▸ 提供された抜粋:
ポンコツ女の大行進

いにしえの若手俳優ヲタクの昔話

からっぽな、わたしと言う入れ物

 5月半ばに誕生日を迎える。
ここ数年毎年誕生日の度にアラサーだアラサーだと喚き散らしてきたけど、そろそろアラサーではなくジャスサーへのカウントダウンが始まっている。25.26歳の頃の「アラサーだw」はまだ余裕があるのだ。それ以降の「アラサーだ・・・」はなんとも悲観的で、ジャスサーを超えると今度「アラサーだ♪」と今度は自分を若く見積もる魔法の言葉になっていく。

ここで実年齢を公言した事はないけどここまでいくともう言っているようなものなんだね。それでも頑なにわたしが年齢を数字としてここに書き示さないのは、わたし自身が自分の年齢に関してとても引け目を感じていると言うか、老いる事が死ぬより怖いと言うか、要するにわたしは年齢コンプレックスの塊なのだ。

▸ 提供データ:
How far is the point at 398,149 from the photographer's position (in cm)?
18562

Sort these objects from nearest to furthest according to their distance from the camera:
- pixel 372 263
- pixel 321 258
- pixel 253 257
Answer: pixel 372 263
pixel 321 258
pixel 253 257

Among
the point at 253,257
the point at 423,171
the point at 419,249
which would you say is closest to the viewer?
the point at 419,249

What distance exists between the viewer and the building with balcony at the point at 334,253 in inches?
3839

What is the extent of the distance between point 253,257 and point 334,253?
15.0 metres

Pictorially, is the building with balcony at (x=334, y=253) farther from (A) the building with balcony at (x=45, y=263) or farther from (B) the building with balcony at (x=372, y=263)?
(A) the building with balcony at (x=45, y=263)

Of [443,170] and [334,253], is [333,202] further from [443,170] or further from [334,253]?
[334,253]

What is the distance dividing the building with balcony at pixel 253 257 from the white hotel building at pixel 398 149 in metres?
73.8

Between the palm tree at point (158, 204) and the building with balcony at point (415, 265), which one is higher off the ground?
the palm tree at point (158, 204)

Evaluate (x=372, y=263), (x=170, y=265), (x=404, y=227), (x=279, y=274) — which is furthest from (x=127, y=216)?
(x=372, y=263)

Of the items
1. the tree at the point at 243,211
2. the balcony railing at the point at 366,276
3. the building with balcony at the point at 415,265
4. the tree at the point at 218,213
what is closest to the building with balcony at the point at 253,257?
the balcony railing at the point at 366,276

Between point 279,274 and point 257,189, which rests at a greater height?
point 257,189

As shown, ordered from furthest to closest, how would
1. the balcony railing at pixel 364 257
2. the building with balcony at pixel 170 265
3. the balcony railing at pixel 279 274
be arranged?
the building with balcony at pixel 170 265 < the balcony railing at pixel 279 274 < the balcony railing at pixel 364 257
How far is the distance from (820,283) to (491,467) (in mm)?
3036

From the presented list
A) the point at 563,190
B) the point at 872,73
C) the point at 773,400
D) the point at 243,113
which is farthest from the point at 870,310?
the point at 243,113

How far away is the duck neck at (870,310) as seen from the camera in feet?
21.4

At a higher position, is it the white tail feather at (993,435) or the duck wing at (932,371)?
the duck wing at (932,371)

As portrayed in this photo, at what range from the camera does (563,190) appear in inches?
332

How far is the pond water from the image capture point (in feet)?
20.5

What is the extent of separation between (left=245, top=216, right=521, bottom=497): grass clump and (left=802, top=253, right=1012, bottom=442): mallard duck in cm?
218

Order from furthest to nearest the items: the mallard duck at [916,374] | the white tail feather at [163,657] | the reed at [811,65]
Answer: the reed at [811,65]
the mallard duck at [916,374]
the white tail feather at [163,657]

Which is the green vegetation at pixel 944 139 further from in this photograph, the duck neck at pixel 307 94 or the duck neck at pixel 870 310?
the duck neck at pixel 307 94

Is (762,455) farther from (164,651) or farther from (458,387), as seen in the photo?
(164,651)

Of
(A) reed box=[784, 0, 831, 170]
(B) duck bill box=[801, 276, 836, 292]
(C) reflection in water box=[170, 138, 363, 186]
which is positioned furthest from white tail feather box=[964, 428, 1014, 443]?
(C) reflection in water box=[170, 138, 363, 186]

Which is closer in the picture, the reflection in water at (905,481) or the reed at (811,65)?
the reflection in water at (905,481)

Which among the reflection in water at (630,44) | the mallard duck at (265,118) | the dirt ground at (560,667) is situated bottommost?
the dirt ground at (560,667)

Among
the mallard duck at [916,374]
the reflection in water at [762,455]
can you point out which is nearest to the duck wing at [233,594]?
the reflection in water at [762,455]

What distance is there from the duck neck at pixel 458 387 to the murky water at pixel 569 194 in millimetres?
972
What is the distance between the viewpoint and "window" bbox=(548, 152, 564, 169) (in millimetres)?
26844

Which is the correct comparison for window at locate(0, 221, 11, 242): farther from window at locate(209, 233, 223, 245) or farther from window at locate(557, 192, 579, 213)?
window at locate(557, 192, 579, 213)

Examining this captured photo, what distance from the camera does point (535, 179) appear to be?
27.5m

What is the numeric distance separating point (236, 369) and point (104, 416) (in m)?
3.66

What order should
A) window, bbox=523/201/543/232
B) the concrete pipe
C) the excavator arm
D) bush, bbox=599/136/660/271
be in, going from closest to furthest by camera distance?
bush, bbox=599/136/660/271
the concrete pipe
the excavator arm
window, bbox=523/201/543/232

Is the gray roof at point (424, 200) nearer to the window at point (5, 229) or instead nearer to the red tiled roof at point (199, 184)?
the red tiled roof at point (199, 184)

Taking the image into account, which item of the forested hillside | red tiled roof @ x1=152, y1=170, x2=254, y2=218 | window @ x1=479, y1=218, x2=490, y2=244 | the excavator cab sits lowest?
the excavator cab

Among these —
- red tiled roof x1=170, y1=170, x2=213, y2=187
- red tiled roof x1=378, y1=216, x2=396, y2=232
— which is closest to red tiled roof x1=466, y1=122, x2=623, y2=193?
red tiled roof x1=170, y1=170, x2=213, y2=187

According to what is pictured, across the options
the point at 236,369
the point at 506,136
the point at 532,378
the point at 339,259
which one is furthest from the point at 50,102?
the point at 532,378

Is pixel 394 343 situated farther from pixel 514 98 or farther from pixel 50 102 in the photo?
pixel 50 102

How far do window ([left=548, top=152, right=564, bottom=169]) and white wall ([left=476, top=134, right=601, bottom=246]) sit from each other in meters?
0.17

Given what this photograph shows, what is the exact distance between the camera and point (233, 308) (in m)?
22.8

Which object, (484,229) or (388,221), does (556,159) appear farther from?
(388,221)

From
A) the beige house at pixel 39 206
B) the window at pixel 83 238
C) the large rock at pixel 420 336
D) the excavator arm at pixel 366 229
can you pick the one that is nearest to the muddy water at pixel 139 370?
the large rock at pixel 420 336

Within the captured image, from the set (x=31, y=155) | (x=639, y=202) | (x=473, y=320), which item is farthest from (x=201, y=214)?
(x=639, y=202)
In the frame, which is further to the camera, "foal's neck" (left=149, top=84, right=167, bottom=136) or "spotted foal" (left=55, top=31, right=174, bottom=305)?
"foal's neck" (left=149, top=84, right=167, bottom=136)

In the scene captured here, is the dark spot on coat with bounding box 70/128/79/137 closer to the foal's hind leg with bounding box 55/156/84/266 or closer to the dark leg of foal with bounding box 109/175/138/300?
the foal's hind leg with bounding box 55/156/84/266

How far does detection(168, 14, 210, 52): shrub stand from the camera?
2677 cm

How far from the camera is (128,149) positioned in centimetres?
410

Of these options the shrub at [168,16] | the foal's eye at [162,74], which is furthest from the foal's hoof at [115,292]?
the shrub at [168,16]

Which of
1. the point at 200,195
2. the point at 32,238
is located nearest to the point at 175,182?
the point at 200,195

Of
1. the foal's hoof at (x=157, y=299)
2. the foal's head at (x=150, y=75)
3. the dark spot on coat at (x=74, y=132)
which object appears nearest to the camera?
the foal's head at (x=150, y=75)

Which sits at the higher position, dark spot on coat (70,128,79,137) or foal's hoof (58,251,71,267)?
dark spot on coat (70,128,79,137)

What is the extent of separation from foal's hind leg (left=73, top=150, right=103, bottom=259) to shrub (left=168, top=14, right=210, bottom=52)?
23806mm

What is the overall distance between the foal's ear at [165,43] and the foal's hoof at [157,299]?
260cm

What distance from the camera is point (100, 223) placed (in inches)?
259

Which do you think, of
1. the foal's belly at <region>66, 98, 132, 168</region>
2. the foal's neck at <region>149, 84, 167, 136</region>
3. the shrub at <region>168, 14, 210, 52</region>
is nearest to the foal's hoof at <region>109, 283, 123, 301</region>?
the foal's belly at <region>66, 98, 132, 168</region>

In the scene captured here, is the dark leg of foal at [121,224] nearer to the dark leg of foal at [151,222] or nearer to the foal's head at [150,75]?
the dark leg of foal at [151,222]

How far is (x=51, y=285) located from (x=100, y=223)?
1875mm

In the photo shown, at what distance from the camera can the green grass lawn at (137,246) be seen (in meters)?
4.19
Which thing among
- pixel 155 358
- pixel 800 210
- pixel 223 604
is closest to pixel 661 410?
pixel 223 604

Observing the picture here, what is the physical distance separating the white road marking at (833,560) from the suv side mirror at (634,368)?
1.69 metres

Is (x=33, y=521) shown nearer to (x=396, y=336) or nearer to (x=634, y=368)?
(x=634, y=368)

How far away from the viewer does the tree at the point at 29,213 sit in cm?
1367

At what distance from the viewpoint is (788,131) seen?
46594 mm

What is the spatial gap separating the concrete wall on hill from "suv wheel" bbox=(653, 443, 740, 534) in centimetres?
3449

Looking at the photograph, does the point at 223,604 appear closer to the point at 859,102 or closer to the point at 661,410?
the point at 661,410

▸ やるべきこと:
- 1) 年齢をめぐる抜粋のうち、「ここで実年齢を公言した事はないけど」で始まる段落を、主な内容を保ったまま短くまとめ直してください。
- 2) 年齢をめぐるこの抜粋を、最後の文のあとから書き継いでください。
データの各行は、ここでは一切使いません。

▸ 課題ごとの解答:
- 1) 筆者はここで実年齢を明かしたことはないが、ここまで書けば言ったも同然だと認めている。それでも年齢を数字で書かないのは、年齢に強い引け目があり、老いることが死ぬより怖いからで、要するに年齢コンプレックスの塊なのだという。

- 2)
子供たちの大半は「早く大きくなりたい」「早く大人になりたい」と願っている。わたしだって中高生の頃までは、「わたしたちはお金を貰えない授業を1日受けてからバイトで稼いでるのに社会人は1日お金稼ぎに時間を費やせる、不公平だ!理不尽だ!」とひたすら社会人のヲタクを妬んでた。でも人間「早く大人になりたい」がどこかのタイミングを機に「年を取りたくない」に変わっていく。

とにかくわたしは自分の年齢に嫌悪感を抱いている。この年齢はどんなに努力をしても億万長者になっても抗えず人類平等に与えられているもので、見た目や中身の事は置いといて、1年の時間が経過したら全員平等に1歳歳を取る。わたしがどんなに努力してもオードリー春日の好む年上熟女にはなれないし、わたしが佐々木希以上の美女になっても間宮祥太朗の同級生になる事は出来ない。それはわかっているはずだ。
でも、自分の名前の後の(XX)って言うかっこでくくられた数字が増えていく事がものすごく気持ち悪いし、一生これがついて回るのかと思うと人生に絶望しかしない。この前まで若い子扱いされてたはずなのに、わたし気付いたらもうこんな歳になってる。10代の頃ババァババァと散々馬鹿にしたいい歳こいてヲタクをやめられないおばさんたちと同じ年齢になってる。怖い。

わたしの年齢コンプレックスの根底にあるのは多分、自分が昔思い描いていたその年齢の女になれてない事への絶望だと思う。
小学校の頃は若いお母さんに憧れて、16歳から結婚出来ると知ったその日からわたしは16歳で結婚して16歳で子供を産むんだと思っていた。子供の中学の授業参観に行く30歳の自分を8歳や9歳の時に思い描いていた。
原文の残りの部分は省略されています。